We usually think of Advent as a season of waiting for Christmas, but these readings shock us into a different kind of waiting — we are waiting for God’s judgment, and as so many of the prophets say, the day of the Lord will not be what we had hoped for. Mark is putting these words on Jesus’ lips just after Jesus has predicted the destruction of the Temple. It is easy to understand why Mark thought the world would soon come to an end. The Temple, which had been the focus and guarantor of Jewish identity for hundreds of years was gone. Now who are we? It seemed that only a shocking intervention by God could restore any sense of sanity to the world.

I don’t suppose our Temples are falling down, but there is a sense of urgency in the world at the moment. Institutions we thought we could trust have been wrenched away into new configurations. Within the last few weeks, we have witnessed a dramatic shift in the way we, as a society, handle sexual misconduct. After the #metoo campaign, we have seen a number of prominent men toppled from their positions (and rightly so), while we have also witnessed politicians bully their way through allegations. In some sense, the cover has come off a long-standing problem (and that is what apocalypse means – to remove the cover). For many of us, the tax plan currently before Congress simply pulls the cover off the greed we knew was there all along. And we have been living through a long-simmering shift in how we think about race. Many of these institutions were corrupt all along and needed to come down, but it still gives us a sense of vertigo.
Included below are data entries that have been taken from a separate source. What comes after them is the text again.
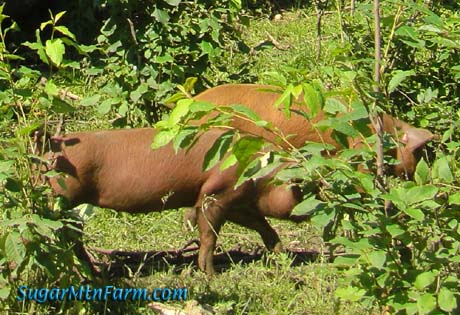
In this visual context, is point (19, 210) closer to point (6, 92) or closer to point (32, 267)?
point (32, 267)

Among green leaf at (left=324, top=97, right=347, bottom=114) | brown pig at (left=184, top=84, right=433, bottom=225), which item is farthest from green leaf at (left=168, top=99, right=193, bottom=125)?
brown pig at (left=184, top=84, right=433, bottom=225)

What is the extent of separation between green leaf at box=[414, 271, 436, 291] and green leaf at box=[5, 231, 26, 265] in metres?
1.48

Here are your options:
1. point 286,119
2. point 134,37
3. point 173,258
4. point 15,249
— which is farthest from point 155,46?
point 15,249

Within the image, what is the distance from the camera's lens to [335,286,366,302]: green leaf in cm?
376

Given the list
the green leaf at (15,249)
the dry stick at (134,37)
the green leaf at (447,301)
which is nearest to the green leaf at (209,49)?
the dry stick at (134,37)

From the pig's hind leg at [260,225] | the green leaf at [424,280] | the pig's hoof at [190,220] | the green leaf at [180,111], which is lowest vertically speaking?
the pig's hoof at [190,220]

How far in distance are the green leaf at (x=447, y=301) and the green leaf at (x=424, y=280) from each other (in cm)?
6

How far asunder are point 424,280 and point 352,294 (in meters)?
0.32

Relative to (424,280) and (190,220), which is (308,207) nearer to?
(424,280)

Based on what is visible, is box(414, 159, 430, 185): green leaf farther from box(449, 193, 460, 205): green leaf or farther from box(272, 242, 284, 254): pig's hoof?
box(272, 242, 284, 254): pig's hoof

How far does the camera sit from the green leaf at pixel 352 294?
376cm

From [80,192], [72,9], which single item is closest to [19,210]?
[80,192]

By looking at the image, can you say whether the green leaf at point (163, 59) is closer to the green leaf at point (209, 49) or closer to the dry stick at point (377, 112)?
the green leaf at point (209, 49)

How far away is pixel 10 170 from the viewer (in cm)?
423
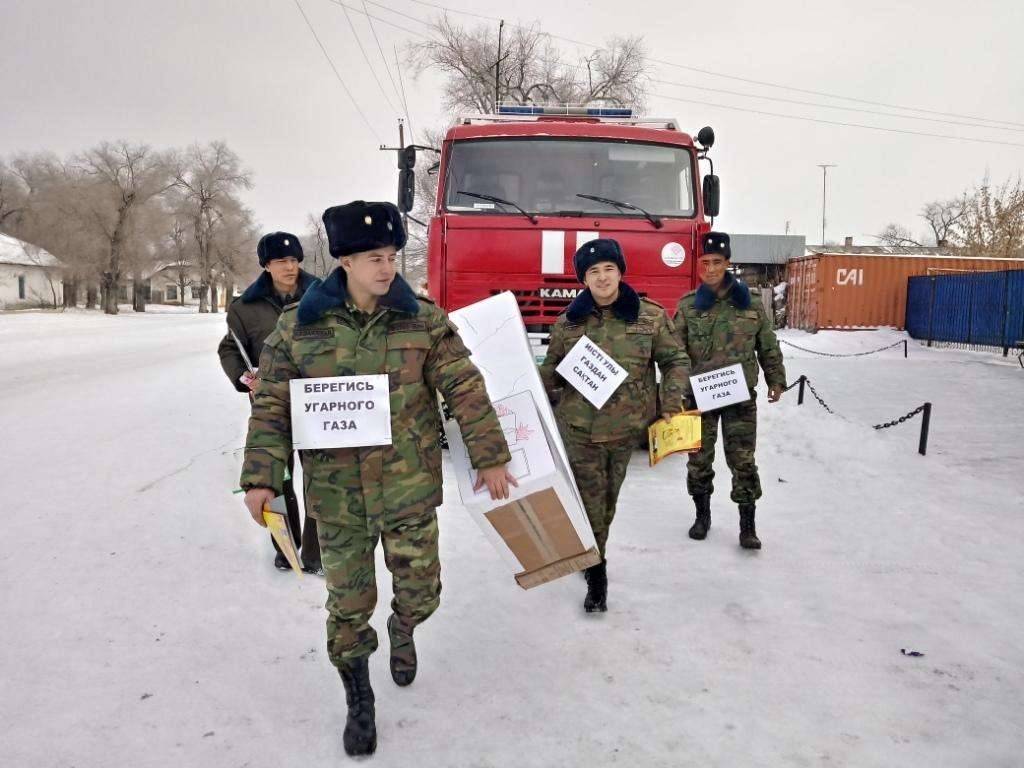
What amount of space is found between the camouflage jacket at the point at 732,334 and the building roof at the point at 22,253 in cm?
5338

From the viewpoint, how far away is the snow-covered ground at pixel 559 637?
255cm

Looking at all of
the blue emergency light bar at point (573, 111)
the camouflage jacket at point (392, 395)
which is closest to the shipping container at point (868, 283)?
the blue emergency light bar at point (573, 111)

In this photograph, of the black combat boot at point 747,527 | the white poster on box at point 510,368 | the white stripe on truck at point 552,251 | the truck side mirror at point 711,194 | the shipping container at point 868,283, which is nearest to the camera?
the white poster on box at point 510,368

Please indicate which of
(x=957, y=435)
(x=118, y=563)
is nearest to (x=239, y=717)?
(x=118, y=563)

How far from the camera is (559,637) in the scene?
11.0ft

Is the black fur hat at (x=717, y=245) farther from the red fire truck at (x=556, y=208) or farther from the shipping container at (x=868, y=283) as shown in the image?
the shipping container at (x=868, y=283)

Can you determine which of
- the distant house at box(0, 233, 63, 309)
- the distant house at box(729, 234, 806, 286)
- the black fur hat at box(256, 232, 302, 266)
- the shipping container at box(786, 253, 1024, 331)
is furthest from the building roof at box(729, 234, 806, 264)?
the distant house at box(0, 233, 63, 309)

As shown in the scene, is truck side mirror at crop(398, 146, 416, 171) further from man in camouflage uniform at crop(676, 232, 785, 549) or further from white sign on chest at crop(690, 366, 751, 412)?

Isaiah’s cri de couer makes sense — “Oh, that you would tear open the heavens and come down!” Where is God in all this mess, we may ask. Isaiah lays some of the blame at least on God: “You were angry and we sinned; because you hid yourself we transgressed; you have hidden your face from us and delivered us into the hand of our iniquity.” Perhaps we were looking in the wrong places for God. We wanted the mountains to quake, but God comes otherwise.
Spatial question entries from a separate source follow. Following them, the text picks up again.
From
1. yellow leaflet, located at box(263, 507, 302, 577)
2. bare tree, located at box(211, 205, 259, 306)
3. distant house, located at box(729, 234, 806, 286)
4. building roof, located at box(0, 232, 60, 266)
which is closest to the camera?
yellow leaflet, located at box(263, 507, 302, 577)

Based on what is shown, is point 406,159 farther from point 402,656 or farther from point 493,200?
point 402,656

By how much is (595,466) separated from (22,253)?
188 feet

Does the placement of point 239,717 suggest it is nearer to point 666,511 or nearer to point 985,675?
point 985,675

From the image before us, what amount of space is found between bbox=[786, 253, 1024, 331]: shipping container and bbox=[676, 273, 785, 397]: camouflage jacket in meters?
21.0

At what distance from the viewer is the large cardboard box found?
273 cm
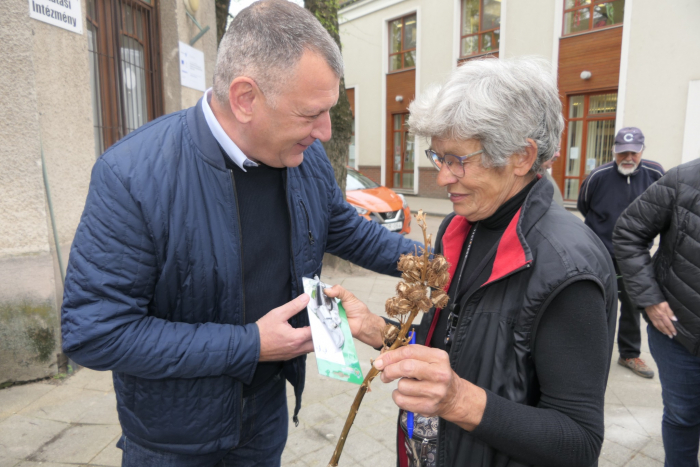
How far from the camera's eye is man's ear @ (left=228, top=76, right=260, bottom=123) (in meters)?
1.57

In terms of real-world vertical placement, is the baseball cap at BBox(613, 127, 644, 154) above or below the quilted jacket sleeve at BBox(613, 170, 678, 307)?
above

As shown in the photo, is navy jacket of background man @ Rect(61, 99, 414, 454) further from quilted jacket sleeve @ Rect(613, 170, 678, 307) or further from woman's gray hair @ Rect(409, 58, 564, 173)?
quilted jacket sleeve @ Rect(613, 170, 678, 307)

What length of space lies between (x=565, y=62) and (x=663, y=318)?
1414cm

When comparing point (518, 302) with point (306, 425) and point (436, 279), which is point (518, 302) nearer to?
point (436, 279)

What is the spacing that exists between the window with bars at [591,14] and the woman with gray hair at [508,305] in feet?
47.4

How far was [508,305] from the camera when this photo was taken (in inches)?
53.1

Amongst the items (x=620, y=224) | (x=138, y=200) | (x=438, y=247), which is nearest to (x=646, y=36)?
(x=620, y=224)

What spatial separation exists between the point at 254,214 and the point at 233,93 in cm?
44

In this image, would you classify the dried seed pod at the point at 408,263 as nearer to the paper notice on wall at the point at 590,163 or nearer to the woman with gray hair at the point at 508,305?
the woman with gray hair at the point at 508,305

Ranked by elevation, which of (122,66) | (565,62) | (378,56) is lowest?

In Jesus’ little parable, the master of the house going on the journey gives authority to his slave, each for his own work. We are to be watchful for the return of the master. Our baptismal covenant asks us to seek Christ in all persons. The porter is to open the door to Christ whenever we see Christ. Even now, Christ comes, not with displays of power, but in the simple encounter. If we are awake, we will see him all around us.